Return every line below that contains the word "dress". Matching is case-sensitive.

Entries taken from a collection
========

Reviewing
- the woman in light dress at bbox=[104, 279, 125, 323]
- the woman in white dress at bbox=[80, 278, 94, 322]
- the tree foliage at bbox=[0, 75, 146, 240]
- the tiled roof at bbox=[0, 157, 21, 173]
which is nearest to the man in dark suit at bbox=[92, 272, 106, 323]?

========

ANSWER TO THE TASK ▸
- the woman in light dress at bbox=[104, 279, 125, 323]
- the woman in white dress at bbox=[80, 278, 94, 322]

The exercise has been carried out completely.